GIVEN TEXT:
>>>

These and other objects of the invention may be met by mixing finely divided vanadium pentoxide containing iron, silicon and other impurities with finely divided high-purity aluminum metal to form a reduction mixture, the aluminum in the mixture varying from stoichiometric to about a 5% deficiency of the amount necessary to reduce the vanadium pentoxide to vanadium metal, heating the mixture in a reduction bomb under reducing conditions to reaction temperatures to reduce the vanadium pentoxide and form a vanadium-aluminum alloy containing from about 1.5 to about 0.6% oxygen in addition to some silicon and iron; electron beam melting the alloy under a reduced pressure of, from about 2×10-5 to about 2×10-6 torr, to vaporize the aluminum and iron in the alloy and to react some of the oxygen with some of the silicon to form some silicon monoxide which vaporizes away from the metal, thereby re-moving some of the silicon and oxygen from the metal billet, electron beam melting the vanadium metal billet a second time under reduced pressure to react oxygen and silicon to form volatile silicon monoxide thereby removing more silicon and oxygen from the metal, and forming the molten vanadium metal containing oxygen into platlets having a thickness of about 2.0 mm; heating the vanadium metal platlets in the presence of calcium metal under an atmosphere of argon to about 1000°C for a period of time sufficient for the oxygen in the metal to diffuse to the surface of the metal and react with the calcium to form calcium oxide, contacting the vanadium metal platelets with acetic acid to remove any calcium oxide from the surface of the metal; and heating the calcium oxide-free metal under a vacuum to 800°C for a period of time sufficient to remove any remaining oxygen and hydrogen from the metal, thereby forming high-purity, low-silicon vanadium metal.

<<<

TASKS AND EXERCISES:
A) According to the vanadium purification passage, why are the vanadium platelets heated with calcium metal under argon to about 1000°C? Answer in one to three sentences.
B) Extend the vanadium purification passage with new text that starts after its final sentence.

RECORDS PROVIDED:
>>>

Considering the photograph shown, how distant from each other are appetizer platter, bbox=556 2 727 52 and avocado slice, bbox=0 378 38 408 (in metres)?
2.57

<<<
>>>

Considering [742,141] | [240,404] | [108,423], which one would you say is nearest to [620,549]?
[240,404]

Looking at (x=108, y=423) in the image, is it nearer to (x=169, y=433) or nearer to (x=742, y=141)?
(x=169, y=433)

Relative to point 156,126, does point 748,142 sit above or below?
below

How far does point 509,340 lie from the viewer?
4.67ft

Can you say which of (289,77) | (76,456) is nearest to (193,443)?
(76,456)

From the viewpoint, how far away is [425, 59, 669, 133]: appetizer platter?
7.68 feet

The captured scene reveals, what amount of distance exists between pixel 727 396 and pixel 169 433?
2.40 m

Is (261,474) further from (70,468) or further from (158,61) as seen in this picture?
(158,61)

<<<

ANSWERS:
A) The heating lets the oxygen in the metal diffuse to its surface, where it reacts with the calcium to form calcium oxide. This removes oxygen from the vanadium. The calcium oxide left on the surface is then removed with acetic acid.

B)
The aluminum used for the reduction is preferably of high purity, i.e. no more than about 10-20 ppmw carbon, 5 ppmw nitrogen, 50 ppmw iron and <50 ppmw silicon. This is important since certain impurities such as silicon will end up in the reduced vanadium metal rather than in the slag. The amount of aluminum in the reduction mixture may vary from about a 10% deficiency, preferably a 5% deficiency, to a stoichiometric amount necessary to reduce vanadium pentoxide to vandium metal. This will generally provide an oxygen content in the reduced metal from about 0.6% for a stoichiometric amount of aluminum to about 3% oxygen for a 10% deficiency. A yield of about a 1.5% oxygen content, is preferred as a balance between providing sufficient oxygen in the reduced metal to react with the silicon and providing a respectable yield of vanadium metal from the reduced pentoxide.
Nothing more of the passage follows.